[Bloat] when does the CoDel part of fq_codel help in the real world?

Michael Welzl michawe at ifi.uio.no
Tue Nov 27 16:17:14 EST 2018


Hi,

A few answers below:


> On Nov 27, 2018, at 9:10 PM, Dave Taht <dave.taht at gmail.com> wrote:
> 
> On Mon, Nov 26, 2018 at 1:56 PM Michael Welzl <michawe at ifi.uio.no <mailto:michawe at ifi.uio.no>> wrote:
>> 
>> Hi folks,
>> 
>> That “Michael” dude was me  :)
>> 
>> About the stuff below, a few comments. First, an impressive effort to dig all of this up - I also thought that this was an interesting conversation to have!
>> 
>> However, I would like to point out that thesis defense conversations are meant to be provocative, by design - when I said that CoDel doesn’t usually help and long queues would be the right thing for all applications, I certainly didn’t REALLY REALLY mean that.  The idea was just to be thought provoking - and indeed I found this interesting: e.g., if you think about a short HTTP/1 connection, a large buffer just gives it a greater chance to get all packets across, and the perceived latency from the reduced round-trips after not dropping anything may in fact be less than with a smaller (or CoDel’ed) buffer.
> 
> I really did want Toke to have a hard time. Thanks for putting his
> back against the wall!
> 
> And I'd rather this be a discussion of toke's views... I do tend to
> think he thinks FQ solves more than it does.... and I wish we had a
> sound analysis as to why 1024 queues
> works so much better for us than 64 or less on the workloads we have.
> I tend to think in part it's because that acts as a 1000x1
> rate-shifter - but should it scale up? Or down? Is what we did with
> cake (1024 setassociative) useful? or excessive? I'm regularly seeing
> 64,000 queues on 10Gig and up hardware due to 64 hardware queues and
> fq_codel on each, on that sort of gear. I think that's too much and
> renders the aqm ineffective, but lack data...
> 
> but, to rant a bit...
> 
> While I tend to believe FQ solves 97% of the problem, AQM 2.9% and ECN .09%.
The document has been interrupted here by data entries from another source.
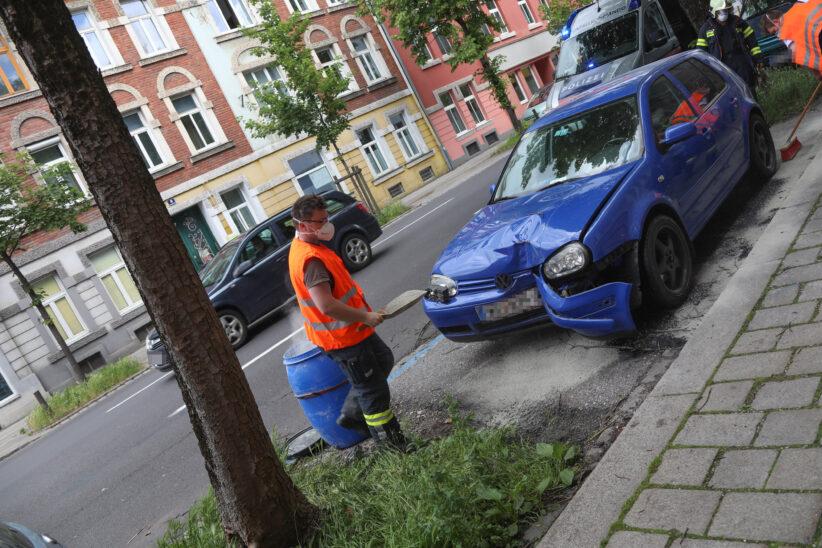 Unfallstelle in Wels-Innenstadt beschäftigt Einsatzkräfte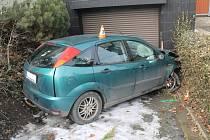 Řidič v cizím autě naboural do vrat rodinného domu ve Veselí nad Moravou.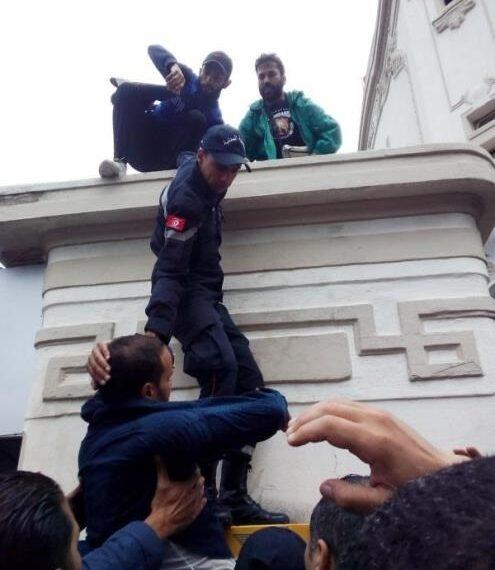 """التلفزة التونسية تدين الإعتداء """"السافر"""" الذي استهدف فريقها"""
I think the sparse flow optimization bit plays a major role in FQ_CoDel.


> BUT: Amdahls law says once you reduce one part of the problem to 0,
> everything else takes 100%. :)
> 
> it often seems like me, being the sole and very lonely FQ advocate
> here in 2011, have reversed the situation (in this group!), and I'm
> oft the AQM advocate *here* now.

Well I’m with you, I do agree that an AQM is useful!  It’s just that there are not SO many cases where a single flow builds a standing queue only for itself and this really matters for that particular application.
But these cases absolutely do exist!  (and several examples were mentioned - also the VPN case etc.)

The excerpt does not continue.